▸ **DATA EXCERPTS**

----------------

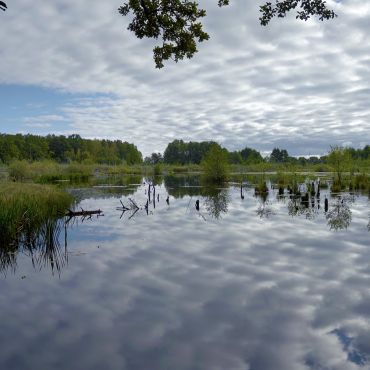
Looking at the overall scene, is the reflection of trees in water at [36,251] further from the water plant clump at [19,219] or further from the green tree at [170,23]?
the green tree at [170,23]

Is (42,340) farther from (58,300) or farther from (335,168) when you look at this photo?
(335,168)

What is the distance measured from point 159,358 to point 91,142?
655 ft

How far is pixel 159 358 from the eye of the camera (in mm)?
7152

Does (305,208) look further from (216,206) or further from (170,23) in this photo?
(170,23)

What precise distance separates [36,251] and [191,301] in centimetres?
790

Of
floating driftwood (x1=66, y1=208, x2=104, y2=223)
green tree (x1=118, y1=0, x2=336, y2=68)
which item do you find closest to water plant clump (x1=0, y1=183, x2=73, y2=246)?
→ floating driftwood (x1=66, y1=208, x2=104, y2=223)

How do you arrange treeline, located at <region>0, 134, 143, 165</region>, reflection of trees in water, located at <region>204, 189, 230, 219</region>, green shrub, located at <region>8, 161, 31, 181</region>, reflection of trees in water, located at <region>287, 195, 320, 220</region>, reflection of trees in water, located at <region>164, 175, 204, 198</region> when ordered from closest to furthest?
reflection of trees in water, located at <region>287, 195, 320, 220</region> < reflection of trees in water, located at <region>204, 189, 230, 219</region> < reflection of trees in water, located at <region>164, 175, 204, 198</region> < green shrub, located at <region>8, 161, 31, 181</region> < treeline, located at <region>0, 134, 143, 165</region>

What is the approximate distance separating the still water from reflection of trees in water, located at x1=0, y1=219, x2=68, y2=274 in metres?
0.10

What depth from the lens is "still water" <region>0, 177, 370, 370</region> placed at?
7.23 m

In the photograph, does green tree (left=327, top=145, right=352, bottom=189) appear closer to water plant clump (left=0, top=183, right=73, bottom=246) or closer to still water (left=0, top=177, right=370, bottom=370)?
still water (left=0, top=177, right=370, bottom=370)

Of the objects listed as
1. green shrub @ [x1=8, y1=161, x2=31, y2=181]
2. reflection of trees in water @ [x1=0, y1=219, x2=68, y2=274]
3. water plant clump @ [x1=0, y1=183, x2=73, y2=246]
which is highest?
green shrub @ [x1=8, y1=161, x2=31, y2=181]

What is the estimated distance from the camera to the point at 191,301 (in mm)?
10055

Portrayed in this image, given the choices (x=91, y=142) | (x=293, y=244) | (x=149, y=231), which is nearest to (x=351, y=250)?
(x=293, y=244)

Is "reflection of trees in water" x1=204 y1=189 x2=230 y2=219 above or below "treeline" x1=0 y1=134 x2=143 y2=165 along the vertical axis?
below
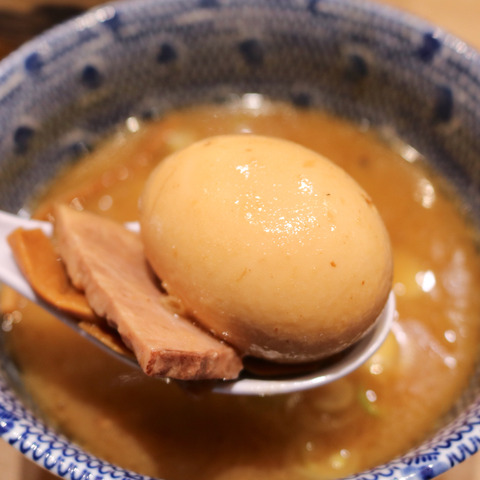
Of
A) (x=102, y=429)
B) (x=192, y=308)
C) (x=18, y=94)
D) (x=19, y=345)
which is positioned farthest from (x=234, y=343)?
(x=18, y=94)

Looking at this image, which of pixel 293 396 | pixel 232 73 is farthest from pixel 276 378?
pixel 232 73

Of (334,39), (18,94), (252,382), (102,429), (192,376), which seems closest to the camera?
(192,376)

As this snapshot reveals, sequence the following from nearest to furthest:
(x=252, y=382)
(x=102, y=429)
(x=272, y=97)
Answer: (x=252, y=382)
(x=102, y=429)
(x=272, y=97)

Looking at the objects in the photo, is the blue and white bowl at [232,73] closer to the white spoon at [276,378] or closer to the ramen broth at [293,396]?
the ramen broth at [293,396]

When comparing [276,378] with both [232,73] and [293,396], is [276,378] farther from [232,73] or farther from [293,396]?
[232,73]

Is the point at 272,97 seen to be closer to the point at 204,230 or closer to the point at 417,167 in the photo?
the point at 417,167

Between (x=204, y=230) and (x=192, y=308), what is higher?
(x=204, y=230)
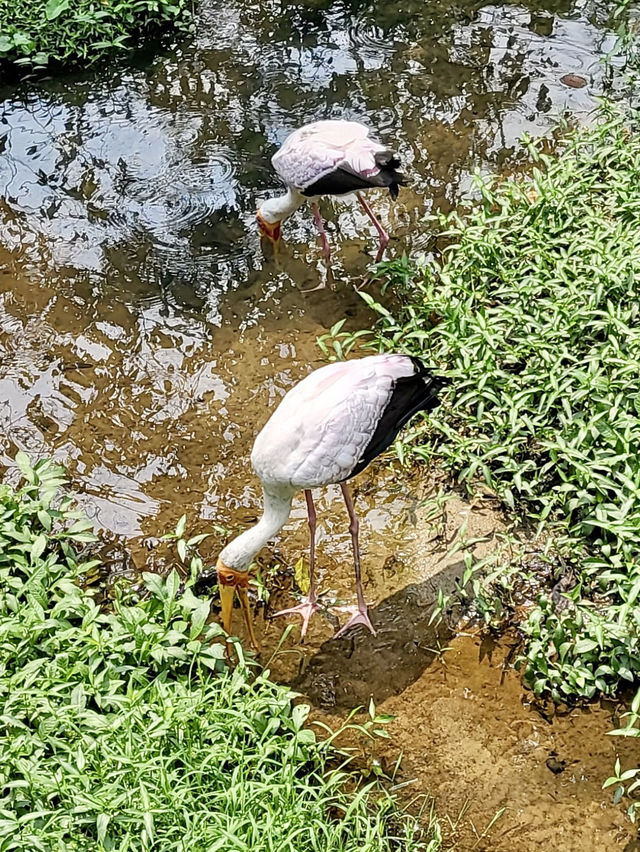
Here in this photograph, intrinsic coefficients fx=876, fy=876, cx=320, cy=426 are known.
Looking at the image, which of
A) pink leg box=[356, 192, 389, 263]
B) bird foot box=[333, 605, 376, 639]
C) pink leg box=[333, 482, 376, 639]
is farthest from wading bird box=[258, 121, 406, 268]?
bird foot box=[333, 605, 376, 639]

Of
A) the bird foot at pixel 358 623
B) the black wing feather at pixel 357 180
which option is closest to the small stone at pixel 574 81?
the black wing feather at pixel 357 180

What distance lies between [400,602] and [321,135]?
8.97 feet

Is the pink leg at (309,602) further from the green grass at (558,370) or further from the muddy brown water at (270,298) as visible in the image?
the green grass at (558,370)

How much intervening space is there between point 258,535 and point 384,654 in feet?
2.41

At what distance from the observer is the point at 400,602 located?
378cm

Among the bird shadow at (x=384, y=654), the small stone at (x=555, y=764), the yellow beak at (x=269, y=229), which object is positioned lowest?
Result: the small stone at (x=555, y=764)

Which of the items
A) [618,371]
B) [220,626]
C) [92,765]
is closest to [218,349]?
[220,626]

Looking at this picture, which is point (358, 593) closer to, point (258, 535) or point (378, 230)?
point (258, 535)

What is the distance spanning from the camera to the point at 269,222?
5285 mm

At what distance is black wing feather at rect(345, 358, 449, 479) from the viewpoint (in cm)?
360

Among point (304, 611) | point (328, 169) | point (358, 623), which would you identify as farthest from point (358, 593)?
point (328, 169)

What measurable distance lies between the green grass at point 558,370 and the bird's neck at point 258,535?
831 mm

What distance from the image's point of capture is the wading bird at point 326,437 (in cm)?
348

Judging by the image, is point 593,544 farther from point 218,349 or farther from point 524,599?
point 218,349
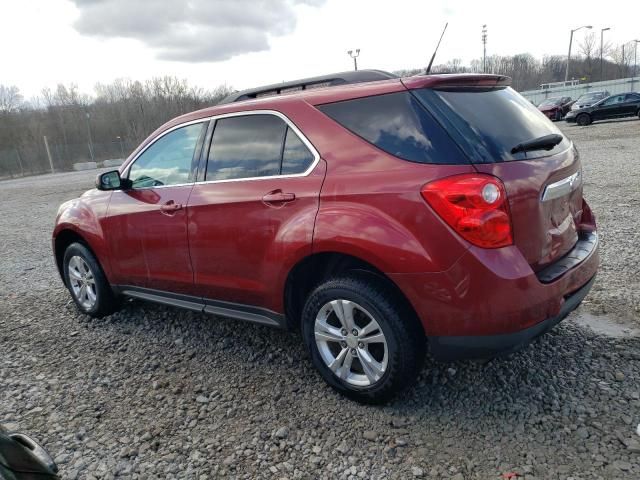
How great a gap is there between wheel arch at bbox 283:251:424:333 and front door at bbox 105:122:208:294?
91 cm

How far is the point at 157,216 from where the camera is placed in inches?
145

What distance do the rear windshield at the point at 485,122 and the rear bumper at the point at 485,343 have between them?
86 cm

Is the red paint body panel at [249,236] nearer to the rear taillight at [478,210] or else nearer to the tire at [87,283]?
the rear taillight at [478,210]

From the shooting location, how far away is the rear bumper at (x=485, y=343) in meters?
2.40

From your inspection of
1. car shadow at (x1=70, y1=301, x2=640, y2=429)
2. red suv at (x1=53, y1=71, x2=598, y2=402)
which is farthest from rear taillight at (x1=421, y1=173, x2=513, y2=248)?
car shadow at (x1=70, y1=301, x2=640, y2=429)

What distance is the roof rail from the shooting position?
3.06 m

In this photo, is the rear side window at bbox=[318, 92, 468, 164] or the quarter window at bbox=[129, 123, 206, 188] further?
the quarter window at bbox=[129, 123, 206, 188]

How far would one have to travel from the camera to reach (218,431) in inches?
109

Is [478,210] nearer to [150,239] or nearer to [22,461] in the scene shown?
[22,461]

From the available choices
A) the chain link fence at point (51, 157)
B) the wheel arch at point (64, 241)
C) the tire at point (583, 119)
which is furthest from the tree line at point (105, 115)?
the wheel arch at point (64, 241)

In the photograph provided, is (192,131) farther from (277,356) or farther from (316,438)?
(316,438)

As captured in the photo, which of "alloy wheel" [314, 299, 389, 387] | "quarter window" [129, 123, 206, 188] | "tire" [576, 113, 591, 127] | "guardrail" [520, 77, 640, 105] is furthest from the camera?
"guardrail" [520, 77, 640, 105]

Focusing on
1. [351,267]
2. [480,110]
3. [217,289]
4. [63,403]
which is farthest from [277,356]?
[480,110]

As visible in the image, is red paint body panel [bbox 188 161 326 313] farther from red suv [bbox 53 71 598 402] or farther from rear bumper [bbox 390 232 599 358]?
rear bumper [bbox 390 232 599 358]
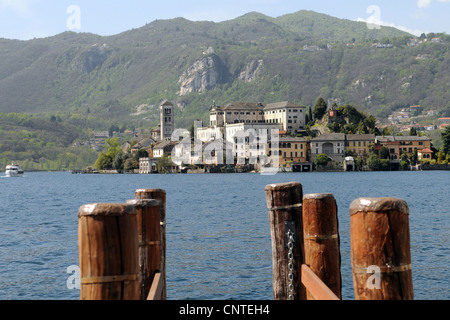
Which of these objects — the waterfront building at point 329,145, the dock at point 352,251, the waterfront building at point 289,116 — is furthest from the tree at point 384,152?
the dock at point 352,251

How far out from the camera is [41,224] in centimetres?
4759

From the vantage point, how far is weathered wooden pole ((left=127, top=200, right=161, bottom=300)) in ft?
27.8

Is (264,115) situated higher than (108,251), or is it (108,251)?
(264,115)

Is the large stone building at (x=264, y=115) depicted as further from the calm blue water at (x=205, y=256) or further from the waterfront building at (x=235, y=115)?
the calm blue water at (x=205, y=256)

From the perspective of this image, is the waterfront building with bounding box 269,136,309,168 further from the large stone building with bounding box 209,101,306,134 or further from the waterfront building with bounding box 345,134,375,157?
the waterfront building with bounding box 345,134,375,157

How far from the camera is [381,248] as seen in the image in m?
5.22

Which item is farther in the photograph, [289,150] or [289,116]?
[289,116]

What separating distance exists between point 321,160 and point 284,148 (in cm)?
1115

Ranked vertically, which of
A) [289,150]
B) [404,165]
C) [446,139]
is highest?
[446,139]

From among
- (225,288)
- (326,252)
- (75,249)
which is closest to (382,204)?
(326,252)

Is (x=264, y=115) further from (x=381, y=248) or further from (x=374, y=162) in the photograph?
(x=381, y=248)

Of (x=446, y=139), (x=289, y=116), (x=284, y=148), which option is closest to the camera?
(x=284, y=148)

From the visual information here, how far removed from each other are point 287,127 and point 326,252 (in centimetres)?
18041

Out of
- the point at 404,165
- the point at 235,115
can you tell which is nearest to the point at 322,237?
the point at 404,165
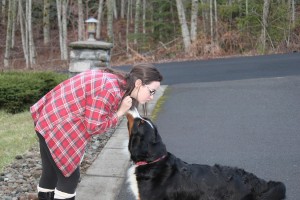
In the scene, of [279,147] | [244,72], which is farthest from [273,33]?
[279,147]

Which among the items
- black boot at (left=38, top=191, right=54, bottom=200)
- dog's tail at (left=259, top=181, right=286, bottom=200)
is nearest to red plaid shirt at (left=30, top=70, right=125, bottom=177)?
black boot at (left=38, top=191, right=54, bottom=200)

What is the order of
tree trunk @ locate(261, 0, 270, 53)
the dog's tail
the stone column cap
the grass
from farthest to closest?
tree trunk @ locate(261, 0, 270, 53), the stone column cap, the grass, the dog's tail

----------------

▸ **TASK**
Begin with the line that contains "Is (x=264, y=115)" and copy every line through the end of the listing, exactly as written, both ends included. Pictures are not part of the copy.

▸ **TASK RESPONSE**
Is (x=264, y=115) further from (x=381, y=248) or further from (x=374, y=162) in the photograph?
(x=381, y=248)

Of (x=446, y=139), (x=289, y=116), (x=284, y=148), which option is closest to the camera?
(x=284, y=148)

From the visual information here, how far removed from each other are point 287,127 and point 326,252 (in centimetres)?
18041

Out of
- the point at 404,165
- the point at 235,115
can you tell which is nearest to the point at 322,237?
the point at 404,165
In the scene, of [279,147] | [244,72], which is farthest from [273,33]?
[279,147]

Which among the items
- black boot at (left=38, top=191, right=54, bottom=200)
- dog's tail at (left=259, top=181, right=286, bottom=200)
is nearest to red plaid shirt at (left=30, top=70, right=125, bottom=177)?
black boot at (left=38, top=191, right=54, bottom=200)

What is the order of
tree trunk @ locate(261, 0, 270, 53)
the dog's tail
the stone column cap
the grass
from farthest to closest?
tree trunk @ locate(261, 0, 270, 53), the stone column cap, the grass, the dog's tail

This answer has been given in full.